GitHub Copilot Growth Overview
Metric | Value | Source |
Total All-Time Users (July 2025) | 20 million | TechCrunch |
All-Time Users (April 2025) | 15 million | TechCrunch |
Fortune 100 Adoption Rate | 90% | Microsoft Earnings |
Q/Q Growth in Enterprise Usage | 75% | TechCrunch |
AI Tools Gaining Ground in Enterprise Use
Copilot’s enterprise traction is significant. It’s now used by 90% of the Fortune 100, and its enterprise adoption has risen by 75% quarter over quarter, according to Microsoft.
These numbers underscore the value businesses see in AI-powered coding tools. GitHub Copilot, which runs on models like Codex, is seen as an accelerator for developer productivity. Nadella highlighted on the earnings call that Copilot is now a larger business than GitHub itself was at the time of its 2018 acquisition.
The broader AI software market is also shifting, as developers increasingly pay premiums for AI coding tools that can reduce debugging time, improve documentation, and write boilerplate code more efficiently.

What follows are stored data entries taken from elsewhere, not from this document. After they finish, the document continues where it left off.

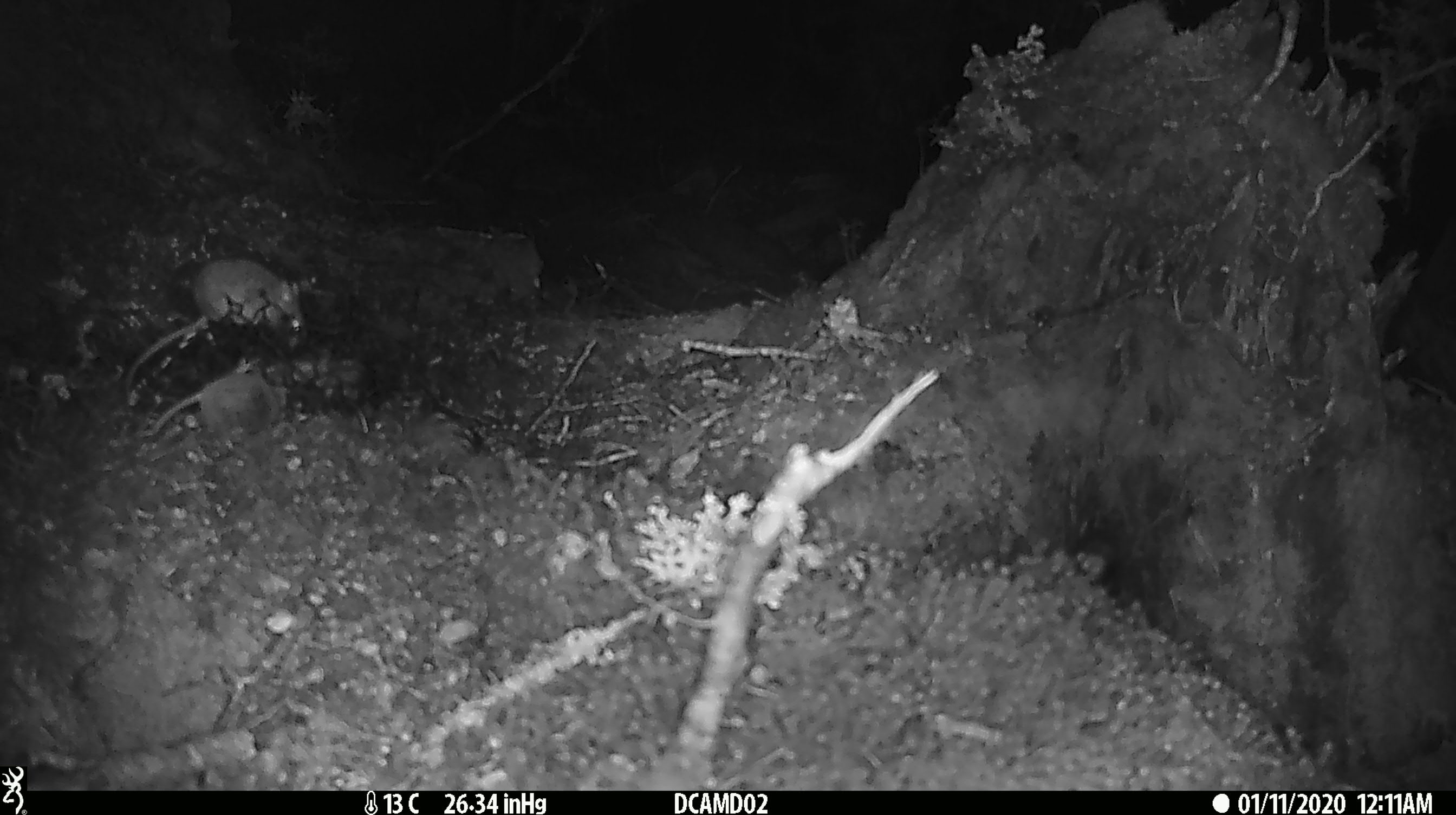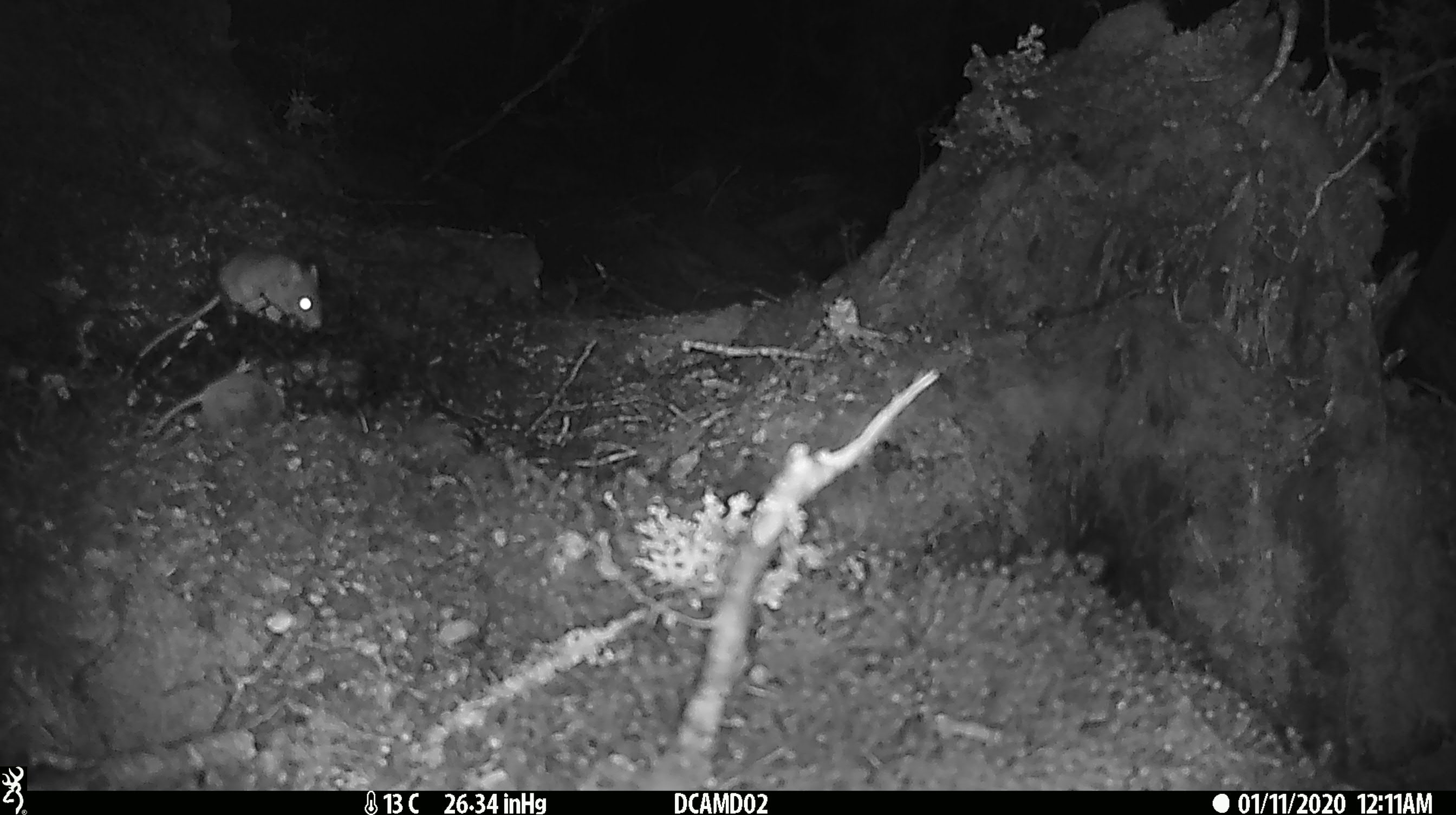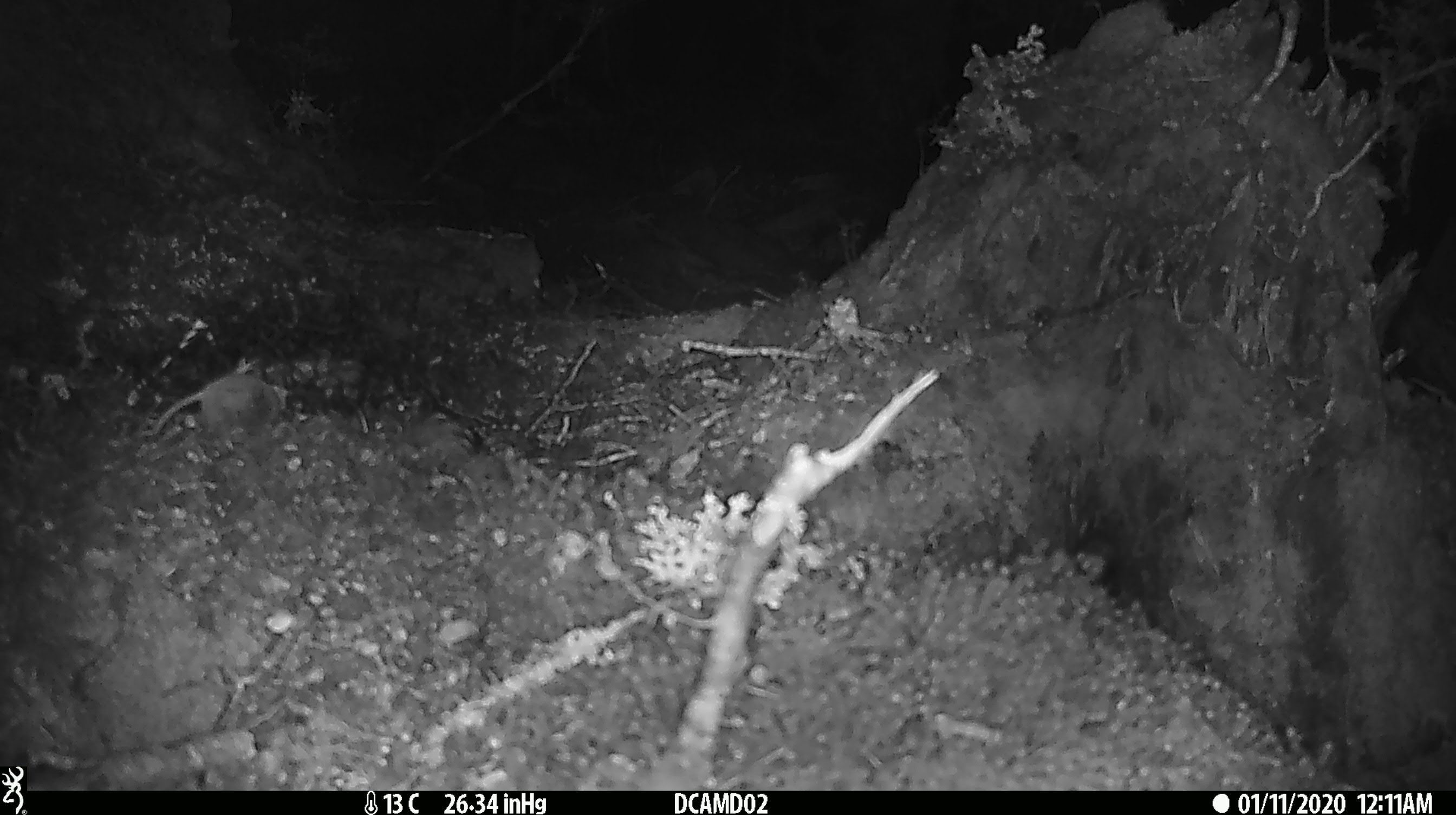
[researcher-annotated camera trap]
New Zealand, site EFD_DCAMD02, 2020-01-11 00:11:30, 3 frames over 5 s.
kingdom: Animalia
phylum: Chordata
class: Mammalia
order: Rodentia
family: Muridae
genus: Mus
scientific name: Mus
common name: mouse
Mouse (Mus).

Cursor, Google, and OpenAI Challenge Copilot
The competition is intensifying. Cursor, a newer AI coding platform, has reportedly attracted over 1 million daily users as of March and is generating $500 million in annual recurring revenue, per a Bloomberg report. Cursor is known for hiring talent from early-stage AI startups and aims to rival Copilot in the enterprise market.
Google and Cognition, creator of Devin, have made notable strides by acquiring Windsurf, a startup specializing in AI-powered code generation. These tools are expanding fast into the same territory Copilot once dominated.
Meanwhile, OpenAI and Anthropic are pushing their own AI coding agents: Codex and Claude Code, respectively. Each aims to automate workflows, analyze pull requests, and correct bugs — innovations that GitHub and Cursor are already embedding into their ecosystems.
Software Engineering: A Niche, But Profitable AI Use Case
Despite the impressive milestones, the AI coding tools user base is modest compared to mainstream tools like ChatGPT or Gemini, which attract hundreds of millions of monthly users. But where AI chatbots serve general informational tasks, coding tools target software engineers—a smaller but high-value segment.
That value is evident in how these tools are monetized. Enterprise developers and CTOs are willing to pay for AI copilots that can speed up development and reduce bugs before code hits production.
The Battle for AI Coding Supremacy
As the developer experience evolves, Copilot and Cursor are converging into similar solutions. Both are deploying AI agents to help with reviews, debugging, and eventually autonomous code execution. Nadella stated that GitHub is witnessing “strong momentum” in this area, pointing to a long-term shift in how coding will be done.
With a mix of enterprise partnerships, developer trust, and integrated AI services, GitHub Copilot remains the frontrunner—but for how long remains a question as competition heats up.